A americana Carole Ghosn, casada com Carlos Ghosn desde 2016, não fala com o marido há sete meses. Ela diz desconhecer os motivos para a proibição feita pelos investigadores do caso, mas desconfia que a restrição à comunicação entre o casal esteja sendo usada para pressionar o empresário. Por telefone, de sua casa em Beirute, no Líbano, ela falou a VEJA.
Como a vida de sua família mudou nesses doze meses desde a prisão de seu marido? É o pior período da nossa vida. Carlos era o pilar da família, nos mantinha juntos. O resultado disso é que nos unimos ainda mais pelo objetivo de libertá-lo, e seus amigos estão se revezando para ir ao Japão visitá-lo.
Qual é a parte mais difícil dessa situação? É uma lista sem fim de injustiças. Ele passou 130 dias na solitária sem acusação formal. Por que não o tratam como inocente até que se prove o contrário? Meu marido é tido como culpado antes que possa se defender.
A senhora acha que há um tratamento diferente por ele ser estrangeiro? É uma pergunta que faço. Veja o caso do CEO que sucedeu ao Carlos na Nissan (Hiroto Saikawa). A empresa descobriu que recebeu pagamentos indevidos, mas ele não foi preso nem afastado de sua esposa e da família. Não o colocaram na solitária, não negaram que ele tivesse acesso a seu advogado. Ele renunciou ao cargo e foi para casa.
Deram alguma justificativa para esse afastamento? Eles querem puni-lo. No Japão, você fica na cadeia até ir para julgamento. Mas, com tanta pressão internacional sobre o caso, eles o soltaram sob fiança. Não permitem que nos vejamos ou conversemos.
Um motivo para isso poderia ser a existência de alguma acusação contra a senhora. A Justiça do Japão já disse que não há nada contra mim.
Onde a senhora estava quando seu marido foi preso em novembro de 2018? Em um avião a caminho de Nova York. Quando cheguei, meu filho me deu a notícia. Estava certa de que se tratava de algum engano e de que as coisas iriam se esclarecer rápido.
Da segunda vez que Ghosn foi detido, em abril, a senhora estava junto com ele. Como foi isso? Eles vieram muito cedo. No dia anterior, ele tinha comunicado que faria uma coletiva de imprensa. A polícia o levou antes das 6 da manhã, mas a porta do prédio estava lotada de jornalistas japoneses. Eles queriam humilhar o Carlos.
Como a senhora reagiu? Enquanto levavam meu marido, os investigadores me seguraram por quatro horas, revistando um apartamento de 50 metros quadrados. Pegaram meus cartões de crédito e confiscaram meu passaporte libanês — o que é ilegal. Eu estava de pijama. Queria trocar de roupa, tomar um banho.
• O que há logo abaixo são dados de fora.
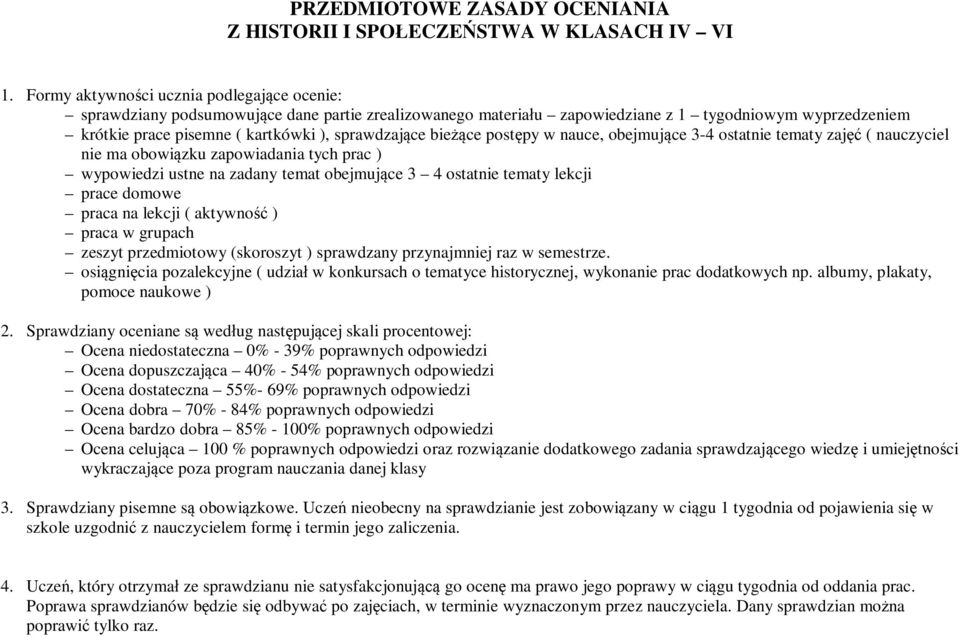 sprawdzające bieżące postępy w nauce, obejmujące 3-4 ostatnie tematy zajęć ( nauczyciel nie ma obowiązku zapowiadania tych prac ) wypowiedzi ustne na zadany temat obejmujące 3 4 ostatnie tematy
Uma oficial da polícia entrou comigo no banheiro e me revistou, como se eu fosse uma criminosa.
Qual foi a última coisa que seu marido disse à senhora ? Que me amava, e que era para eu ser forte.
Vocês vinham com frequência ao Brasil? Passávamos o Natal e o réveillon no Rio, e fomos algumas vezes para o Carnaval. Nós dois amamos o Brasil, estar com a família. Carlos tem duas irmãs que moram aí. O Brasil é a casa dele.
As autoridades brasileiras foram acionadas para o caso? Mandamos mensagens por meio de pessoas próximas ao ministro Ernesto Araújo. A irmã de Carlos escreveu uma carta ao presidente Bolsonaro, pedindo que fale sobre o caso com o primeiro-ministro do Japão, Shinzo Abe.
A senhora fala português? Não. Só sei dizer “bom-dia”, “obrigada”. E conheço também a palavra “saudade”.